AI is trained on what can already be found on the internet and most popular AI also searches the internet for information.

Think about what happens when you use a search engine. Search for one or two words and you'll get a broad range of results. The more specific your search, the less results you'll get. If you insist on exact matches to a particular string, that really limits the possible results.

So the same with AI - it has the whole internet to work from. The more fuzzy your request, the broader its knowledge base, and it can produce something that seems more original because it can splice together information from so many different sources. The more specific you get, the less it has to work with. With fewer resources to consult, its results are going to more closely resemble what has already been written.

If its writing is good, it will be an invaluable source for us English learners to learn new vocabulary in context.

The standard of grammar produced by AI is very high. It seems to strictly follow a style guide of some sort - notice, for example, the way ChatGPT punctuates quotations and formats lists. Always the same. Very consistent.

Because it follows a style, this helps to give the impression of originality. It will always take what is already available and rewrite that in its own style. This is how other sites can identify AI-written material with a reasonable degree of accuracy.

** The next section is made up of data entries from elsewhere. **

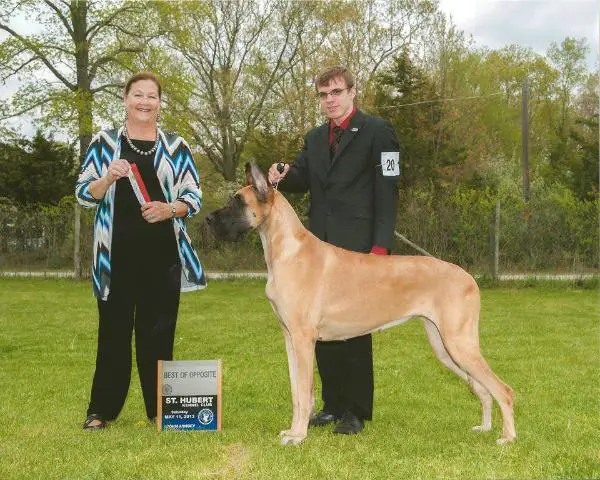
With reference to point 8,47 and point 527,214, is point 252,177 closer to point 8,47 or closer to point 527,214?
point 527,214

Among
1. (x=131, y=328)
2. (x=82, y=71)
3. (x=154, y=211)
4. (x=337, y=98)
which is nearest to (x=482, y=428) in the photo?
(x=337, y=98)

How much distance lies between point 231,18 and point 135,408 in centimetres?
3053

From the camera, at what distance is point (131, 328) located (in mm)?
5605

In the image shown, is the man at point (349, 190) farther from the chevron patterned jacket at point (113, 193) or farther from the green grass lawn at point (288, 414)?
the chevron patterned jacket at point (113, 193)

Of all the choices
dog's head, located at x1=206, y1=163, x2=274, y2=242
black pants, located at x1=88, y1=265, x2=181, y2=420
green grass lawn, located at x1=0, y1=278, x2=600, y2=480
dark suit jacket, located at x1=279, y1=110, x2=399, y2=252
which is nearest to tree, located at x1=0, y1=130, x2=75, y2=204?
green grass lawn, located at x1=0, y1=278, x2=600, y2=480

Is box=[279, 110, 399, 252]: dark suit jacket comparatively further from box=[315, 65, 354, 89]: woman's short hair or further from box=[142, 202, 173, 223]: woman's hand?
box=[142, 202, 173, 223]: woman's hand

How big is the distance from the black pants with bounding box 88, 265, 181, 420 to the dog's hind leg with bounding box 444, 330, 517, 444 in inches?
84.4

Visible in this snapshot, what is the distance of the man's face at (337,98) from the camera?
5.18 metres

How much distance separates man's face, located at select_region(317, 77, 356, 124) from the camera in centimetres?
518

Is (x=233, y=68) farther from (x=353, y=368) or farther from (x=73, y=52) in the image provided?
(x=353, y=368)

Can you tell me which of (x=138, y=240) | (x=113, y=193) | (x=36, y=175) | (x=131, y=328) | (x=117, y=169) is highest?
(x=36, y=175)

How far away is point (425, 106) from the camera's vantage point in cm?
2769

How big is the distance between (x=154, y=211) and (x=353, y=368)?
1.91 metres

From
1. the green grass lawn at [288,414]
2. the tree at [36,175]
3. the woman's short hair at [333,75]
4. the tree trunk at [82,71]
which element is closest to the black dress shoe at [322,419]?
the green grass lawn at [288,414]
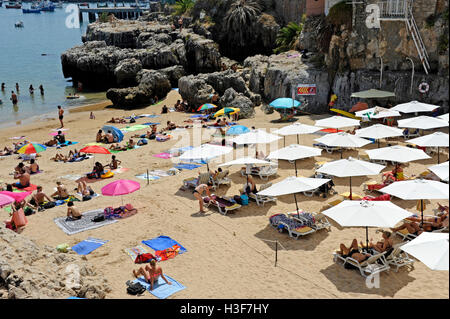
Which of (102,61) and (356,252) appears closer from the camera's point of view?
(356,252)

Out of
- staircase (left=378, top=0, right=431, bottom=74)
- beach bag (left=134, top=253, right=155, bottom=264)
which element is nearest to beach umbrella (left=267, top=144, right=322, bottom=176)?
beach bag (left=134, top=253, right=155, bottom=264)

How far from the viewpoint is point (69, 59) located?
155 feet

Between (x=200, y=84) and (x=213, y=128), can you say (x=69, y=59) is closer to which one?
(x=200, y=84)

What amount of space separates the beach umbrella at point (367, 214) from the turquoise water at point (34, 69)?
3100 centimetres

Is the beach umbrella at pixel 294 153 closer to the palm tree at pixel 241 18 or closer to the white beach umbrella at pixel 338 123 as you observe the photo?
the white beach umbrella at pixel 338 123

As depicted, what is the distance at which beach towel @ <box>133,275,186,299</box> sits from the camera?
349 inches

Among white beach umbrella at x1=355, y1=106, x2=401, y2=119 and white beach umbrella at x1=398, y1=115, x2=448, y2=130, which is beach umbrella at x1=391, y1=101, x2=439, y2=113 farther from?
white beach umbrella at x1=398, y1=115, x2=448, y2=130

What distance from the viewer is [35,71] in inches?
2346

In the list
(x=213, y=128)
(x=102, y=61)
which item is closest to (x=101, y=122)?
(x=213, y=128)

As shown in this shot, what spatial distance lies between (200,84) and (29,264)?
76.3 feet

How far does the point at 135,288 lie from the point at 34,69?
2381 inches

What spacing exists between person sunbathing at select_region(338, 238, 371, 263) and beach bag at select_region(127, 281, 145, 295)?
4557 mm
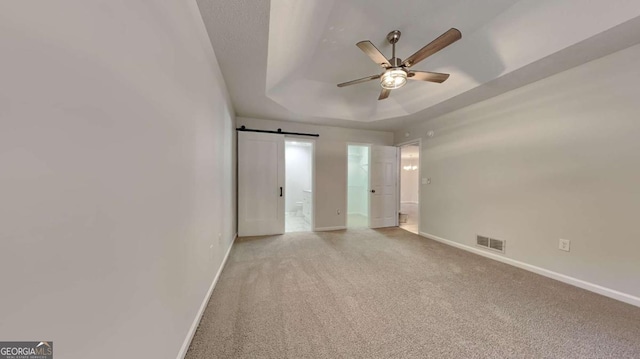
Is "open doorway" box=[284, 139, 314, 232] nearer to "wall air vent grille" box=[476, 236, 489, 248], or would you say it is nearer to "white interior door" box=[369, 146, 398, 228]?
"white interior door" box=[369, 146, 398, 228]

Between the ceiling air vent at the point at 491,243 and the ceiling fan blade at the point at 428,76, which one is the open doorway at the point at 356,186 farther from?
the ceiling fan blade at the point at 428,76

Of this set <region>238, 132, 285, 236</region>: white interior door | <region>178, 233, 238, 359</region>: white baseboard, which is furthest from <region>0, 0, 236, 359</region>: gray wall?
<region>238, 132, 285, 236</region>: white interior door

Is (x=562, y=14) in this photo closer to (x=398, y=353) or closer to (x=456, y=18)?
(x=456, y=18)

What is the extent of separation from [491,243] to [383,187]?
2.33 metres

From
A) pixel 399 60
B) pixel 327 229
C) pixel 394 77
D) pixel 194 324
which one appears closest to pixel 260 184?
pixel 327 229

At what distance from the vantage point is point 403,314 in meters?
1.77

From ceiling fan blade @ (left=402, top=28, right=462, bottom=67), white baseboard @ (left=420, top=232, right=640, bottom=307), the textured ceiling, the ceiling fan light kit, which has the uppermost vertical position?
the textured ceiling

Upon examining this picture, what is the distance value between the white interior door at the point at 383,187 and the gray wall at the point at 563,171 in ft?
5.30

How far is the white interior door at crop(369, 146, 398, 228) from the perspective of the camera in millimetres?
4926

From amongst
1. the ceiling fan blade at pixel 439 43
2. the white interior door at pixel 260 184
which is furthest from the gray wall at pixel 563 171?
the white interior door at pixel 260 184

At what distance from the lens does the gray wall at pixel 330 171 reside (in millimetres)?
4605

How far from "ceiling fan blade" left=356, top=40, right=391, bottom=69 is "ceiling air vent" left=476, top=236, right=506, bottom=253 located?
2.96 metres

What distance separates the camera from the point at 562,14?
1.88 meters

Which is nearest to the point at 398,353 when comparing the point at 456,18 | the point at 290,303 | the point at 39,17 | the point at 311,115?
the point at 290,303
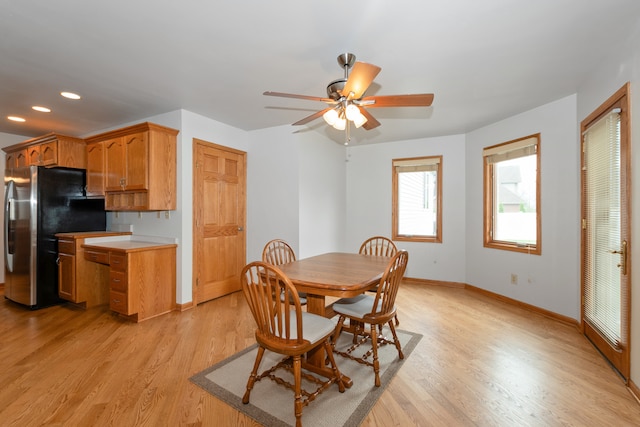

The issue that many see with the increasing use of AI for internet content - and this is already becoming apparent - is that the more AI-produced content appears on the web, the more AI content is readable by AI. Right now, when you ask AI to write an essay on Macbeth, it finds ones written by humans, but in a few years, the essays it finds could be overwhelmingly written by AI. And because those essays are already likely to be in its style, it won't change them too much. It will give you back the same essay. It's already happening with AI art - at first, it was producing original pieces from elements of human art, but now the internet is filling up with AI art the same pieces are starting to come up again and again.

From the perspective of an English language learner - you probably want to be able to speak and write in everyday styles as well as formal styles. AI will by default lean towards academic styles of writing, and that could become more and more the case as time passes.